- _Given instruction_: Gather every line in the records that contains the word "duck", matching its case exactly.

- _Records for the exercise_:
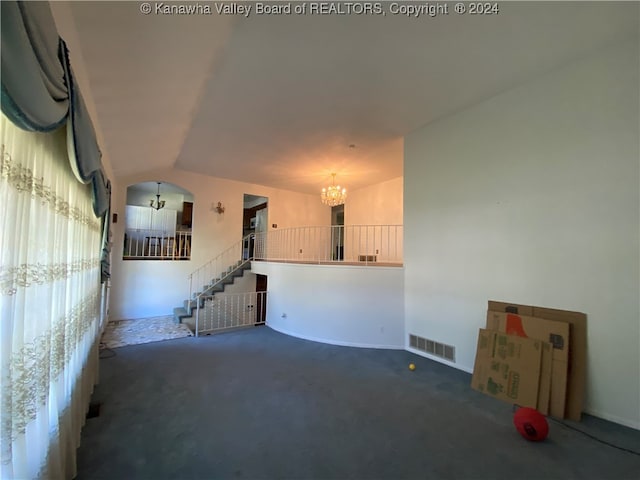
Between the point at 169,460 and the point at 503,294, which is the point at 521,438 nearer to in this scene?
the point at 503,294

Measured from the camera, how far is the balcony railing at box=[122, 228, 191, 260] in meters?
7.34

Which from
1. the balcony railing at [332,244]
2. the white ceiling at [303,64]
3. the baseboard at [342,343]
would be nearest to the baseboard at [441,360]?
the baseboard at [342,343]

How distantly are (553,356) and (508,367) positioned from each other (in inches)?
17.9

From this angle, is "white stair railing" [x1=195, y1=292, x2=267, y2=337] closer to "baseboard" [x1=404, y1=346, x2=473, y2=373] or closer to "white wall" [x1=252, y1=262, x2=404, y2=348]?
"white wall" [x1=252, y1=262, x2=404, y2=348]

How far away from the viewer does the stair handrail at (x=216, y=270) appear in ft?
23.8

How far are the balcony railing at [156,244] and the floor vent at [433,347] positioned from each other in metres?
5.89

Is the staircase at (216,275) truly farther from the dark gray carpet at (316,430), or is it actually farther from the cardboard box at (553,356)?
the cardboard box at (553,356)

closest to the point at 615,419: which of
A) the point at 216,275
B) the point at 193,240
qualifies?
the point at 216,275

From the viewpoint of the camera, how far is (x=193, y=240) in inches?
289

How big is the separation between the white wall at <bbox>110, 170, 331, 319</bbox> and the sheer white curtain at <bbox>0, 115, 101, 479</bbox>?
15.7ft

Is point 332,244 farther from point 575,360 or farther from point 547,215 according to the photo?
point 575,360

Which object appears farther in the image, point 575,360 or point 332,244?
point 332,244

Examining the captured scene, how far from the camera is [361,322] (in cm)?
491

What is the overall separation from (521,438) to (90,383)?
13.9 feet
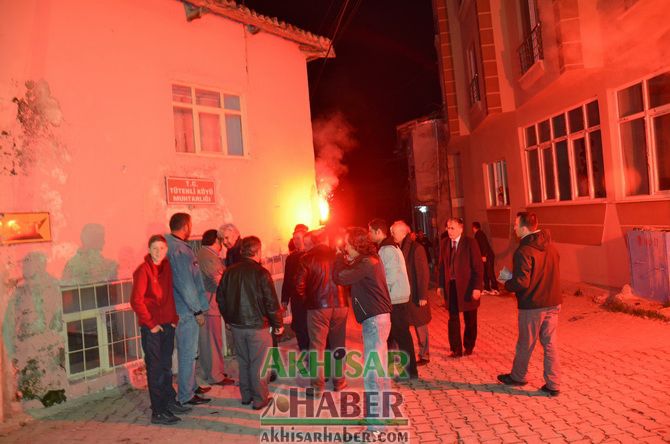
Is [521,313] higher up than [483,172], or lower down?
lower down

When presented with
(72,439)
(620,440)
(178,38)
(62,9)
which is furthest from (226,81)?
(620,440)

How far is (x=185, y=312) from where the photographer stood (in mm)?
5656

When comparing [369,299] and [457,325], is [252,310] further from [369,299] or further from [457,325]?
[457,325]

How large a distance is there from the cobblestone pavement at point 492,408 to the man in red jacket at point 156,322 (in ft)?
0.94

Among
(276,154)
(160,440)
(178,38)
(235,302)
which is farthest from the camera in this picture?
(276,154)

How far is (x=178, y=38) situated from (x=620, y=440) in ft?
24.4

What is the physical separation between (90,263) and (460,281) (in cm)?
466

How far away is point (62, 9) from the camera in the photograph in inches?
244

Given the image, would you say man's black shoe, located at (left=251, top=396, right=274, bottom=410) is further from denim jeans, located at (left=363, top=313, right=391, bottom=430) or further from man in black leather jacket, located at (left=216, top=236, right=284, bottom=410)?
denim jeans, located at (left=363, top=313, right=391, bottom=430)

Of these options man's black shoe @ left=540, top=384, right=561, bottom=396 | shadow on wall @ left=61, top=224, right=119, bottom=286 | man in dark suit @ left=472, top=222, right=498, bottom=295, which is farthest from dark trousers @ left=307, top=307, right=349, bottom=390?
man in dark suit @ left=472, top=222, right=498, bottom=295

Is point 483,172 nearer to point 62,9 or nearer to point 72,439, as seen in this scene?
point 62,9

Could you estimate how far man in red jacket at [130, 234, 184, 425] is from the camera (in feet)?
16.6

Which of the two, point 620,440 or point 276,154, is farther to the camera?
point 276,154

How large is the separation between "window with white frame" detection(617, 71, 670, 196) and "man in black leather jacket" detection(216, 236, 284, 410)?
7308 mm
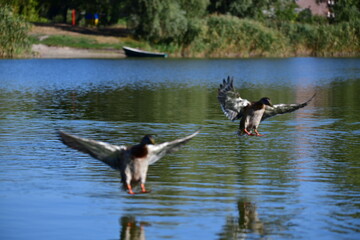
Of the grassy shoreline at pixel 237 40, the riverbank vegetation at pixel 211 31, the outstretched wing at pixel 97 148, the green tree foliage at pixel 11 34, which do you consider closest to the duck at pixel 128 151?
the outstretched wing at pixel 97 148

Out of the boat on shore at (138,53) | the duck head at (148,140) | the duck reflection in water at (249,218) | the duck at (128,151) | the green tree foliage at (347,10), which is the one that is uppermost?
the green tree foliage at (347,10)

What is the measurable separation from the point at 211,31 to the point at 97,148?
7176 centimetres

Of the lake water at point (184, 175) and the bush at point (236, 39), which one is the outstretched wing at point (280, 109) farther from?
the bush at point (236, 39)

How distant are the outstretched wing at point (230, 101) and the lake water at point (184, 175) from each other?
733mm

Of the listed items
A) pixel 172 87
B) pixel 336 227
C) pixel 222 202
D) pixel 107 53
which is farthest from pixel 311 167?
pixel 107 53

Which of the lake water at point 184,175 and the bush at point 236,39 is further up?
the bush at point 236,39

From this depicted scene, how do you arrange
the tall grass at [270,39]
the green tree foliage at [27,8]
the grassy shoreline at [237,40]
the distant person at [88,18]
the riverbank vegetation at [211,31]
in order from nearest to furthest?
the riverbank vegetation at [211,31]
the grassy shoreline at [237,40]
the tall grass at [270,39]
the green tree foliage at [27,8]
the distant person at [88,18]

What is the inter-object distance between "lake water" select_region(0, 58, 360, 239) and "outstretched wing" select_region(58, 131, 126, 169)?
2.38 feet

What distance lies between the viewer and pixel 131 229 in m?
10.8

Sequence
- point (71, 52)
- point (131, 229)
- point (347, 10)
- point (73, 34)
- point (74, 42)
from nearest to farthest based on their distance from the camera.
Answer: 1. point (131, 229)
2. point (71, 52)
3. point (74, 42)
4. point (73, 34)
5. point (347, 10)

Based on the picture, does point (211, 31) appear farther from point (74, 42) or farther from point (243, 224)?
point (243, 224)

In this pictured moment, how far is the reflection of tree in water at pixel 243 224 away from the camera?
34.4ft

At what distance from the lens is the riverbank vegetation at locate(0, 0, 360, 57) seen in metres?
80.8

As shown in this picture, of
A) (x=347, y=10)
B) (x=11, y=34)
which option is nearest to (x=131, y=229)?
(x=11, y=34)
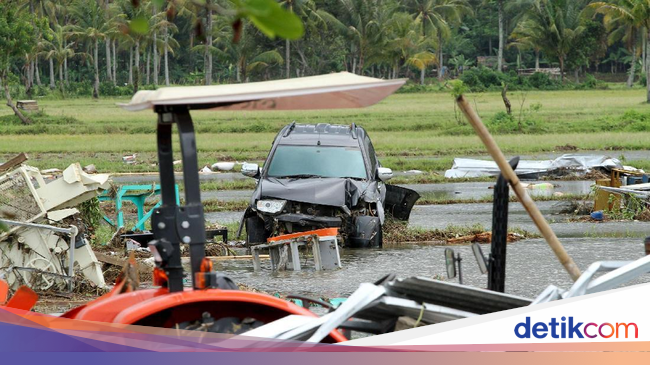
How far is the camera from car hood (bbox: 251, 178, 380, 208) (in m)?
13.6

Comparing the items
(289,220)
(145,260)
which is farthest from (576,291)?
(289,220)

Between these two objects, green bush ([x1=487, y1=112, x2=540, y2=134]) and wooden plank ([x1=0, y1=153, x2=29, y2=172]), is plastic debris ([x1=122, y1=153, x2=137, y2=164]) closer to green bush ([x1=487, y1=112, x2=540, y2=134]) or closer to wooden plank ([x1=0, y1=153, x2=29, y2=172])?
green bush ([x1=487, y1=112, x2=540, y2=134])

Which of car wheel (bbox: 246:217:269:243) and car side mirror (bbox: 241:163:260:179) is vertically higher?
car side mirror (bbox: 241:163:260:179)

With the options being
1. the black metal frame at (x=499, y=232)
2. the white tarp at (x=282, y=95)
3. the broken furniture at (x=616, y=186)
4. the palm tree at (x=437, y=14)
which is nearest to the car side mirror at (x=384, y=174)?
the broken furniture at (x=616, y=186)

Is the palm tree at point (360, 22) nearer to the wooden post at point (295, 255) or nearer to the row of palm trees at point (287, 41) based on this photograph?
the row of palm trees at point (287, 41)

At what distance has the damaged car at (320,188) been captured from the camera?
13539 mm

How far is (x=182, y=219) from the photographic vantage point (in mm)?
4383

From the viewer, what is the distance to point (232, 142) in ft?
115

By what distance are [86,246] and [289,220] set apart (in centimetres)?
368

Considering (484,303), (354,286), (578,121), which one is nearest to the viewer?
(484,303)

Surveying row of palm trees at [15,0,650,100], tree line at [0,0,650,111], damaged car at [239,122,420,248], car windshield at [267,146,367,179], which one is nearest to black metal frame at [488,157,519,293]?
damaged car at [239,122,420,248]

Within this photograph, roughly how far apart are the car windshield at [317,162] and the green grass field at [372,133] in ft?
38.2

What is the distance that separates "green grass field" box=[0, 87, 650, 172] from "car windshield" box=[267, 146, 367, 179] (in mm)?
11631

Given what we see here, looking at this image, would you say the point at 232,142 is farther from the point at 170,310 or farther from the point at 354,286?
the point at 170,310
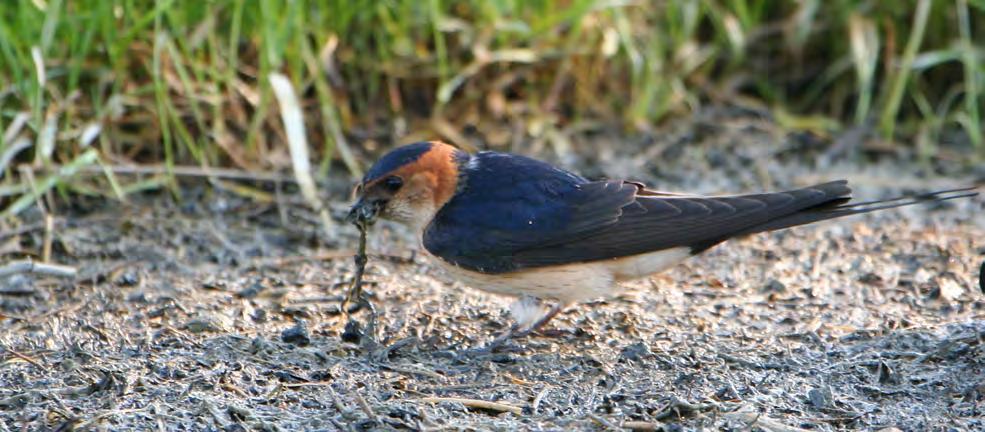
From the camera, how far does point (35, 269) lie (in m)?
4.77

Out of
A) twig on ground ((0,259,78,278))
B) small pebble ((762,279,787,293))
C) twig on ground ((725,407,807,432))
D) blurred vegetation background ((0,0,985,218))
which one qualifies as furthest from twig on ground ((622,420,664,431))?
blurred vegetation background ((0,0,985,218))

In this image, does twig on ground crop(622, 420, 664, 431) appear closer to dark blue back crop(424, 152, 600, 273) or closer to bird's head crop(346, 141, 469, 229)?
dark blue back crop(424, 152, 600, 273)

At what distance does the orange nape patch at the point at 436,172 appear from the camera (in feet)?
14.9

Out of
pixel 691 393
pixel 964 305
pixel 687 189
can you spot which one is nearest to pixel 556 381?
pixel 691 393

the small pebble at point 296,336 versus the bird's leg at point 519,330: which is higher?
the bird's leg at point 519,330

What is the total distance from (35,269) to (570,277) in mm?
1887

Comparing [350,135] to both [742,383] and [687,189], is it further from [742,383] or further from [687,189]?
[742,383]

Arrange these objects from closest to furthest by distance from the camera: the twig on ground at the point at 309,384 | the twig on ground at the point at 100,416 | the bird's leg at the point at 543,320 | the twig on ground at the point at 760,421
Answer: the twig on ground at the point at 100,416
the twig on ground at the point at 760,421
the twig on ground at the point at 309,384
the bird's leg at the point at 543,320

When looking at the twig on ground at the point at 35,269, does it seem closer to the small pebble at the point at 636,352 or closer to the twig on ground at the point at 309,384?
the twig on ground at the point at 309,384

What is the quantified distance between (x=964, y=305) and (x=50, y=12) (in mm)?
3528

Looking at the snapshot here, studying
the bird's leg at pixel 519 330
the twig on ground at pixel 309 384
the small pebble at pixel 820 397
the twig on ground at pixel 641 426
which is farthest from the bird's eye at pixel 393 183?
the small pebble at pixel 820 397

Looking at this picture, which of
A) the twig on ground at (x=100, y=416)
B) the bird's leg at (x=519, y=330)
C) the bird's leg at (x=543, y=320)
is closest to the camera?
the twig on ground at (x=100, y=416)

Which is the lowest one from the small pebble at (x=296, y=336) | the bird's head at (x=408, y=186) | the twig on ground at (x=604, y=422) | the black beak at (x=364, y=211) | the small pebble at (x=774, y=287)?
the small pebble at (x=296, y=336)

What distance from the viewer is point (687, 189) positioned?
6.13 metres
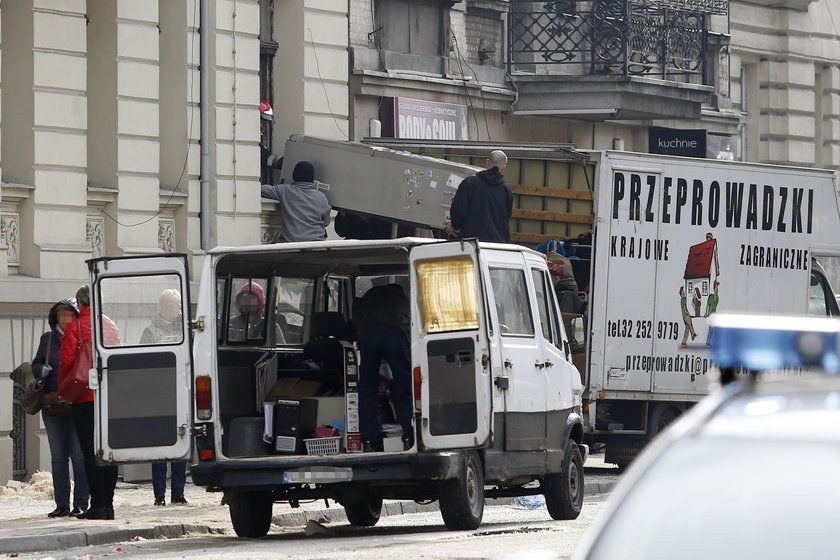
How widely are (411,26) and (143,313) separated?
13906 mm

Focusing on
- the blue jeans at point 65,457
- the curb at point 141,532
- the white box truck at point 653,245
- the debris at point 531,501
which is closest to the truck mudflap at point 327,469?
the curb at point 141,532

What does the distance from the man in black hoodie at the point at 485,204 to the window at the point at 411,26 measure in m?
7.80

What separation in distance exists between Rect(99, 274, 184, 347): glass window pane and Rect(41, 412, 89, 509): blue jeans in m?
1.88

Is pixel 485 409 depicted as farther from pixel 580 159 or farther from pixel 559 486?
pixel 580 159

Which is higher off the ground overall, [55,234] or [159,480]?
[55,234]

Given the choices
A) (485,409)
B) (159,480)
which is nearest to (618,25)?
(159,480)

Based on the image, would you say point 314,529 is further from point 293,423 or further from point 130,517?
point 130,517

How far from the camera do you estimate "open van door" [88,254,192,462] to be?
12.5 meters

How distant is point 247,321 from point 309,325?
552 millimetres

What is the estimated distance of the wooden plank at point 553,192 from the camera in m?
19.5

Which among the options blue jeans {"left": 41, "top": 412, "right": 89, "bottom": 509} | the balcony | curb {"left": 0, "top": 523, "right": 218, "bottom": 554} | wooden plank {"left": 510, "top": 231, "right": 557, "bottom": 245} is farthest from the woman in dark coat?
the balcony

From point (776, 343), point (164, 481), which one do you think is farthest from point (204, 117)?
point (776, 343)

- _Reply to the exercise_:
Of the grassy shoreline at pixel 237 40, the riverbank vegetation at pixel 211 31, the outstretched wing at pixel 97 148, the green tree foliage at pixel 11 34, which do you consider closest to the duck at pixel 128 151?
Out of the boat on shore at (138,53) | the duck head at (148,140) | the duck reflection in water at (249,218) | the duck at (128,151) | the green tree foliage at (347,10), which is the one that is uppermost?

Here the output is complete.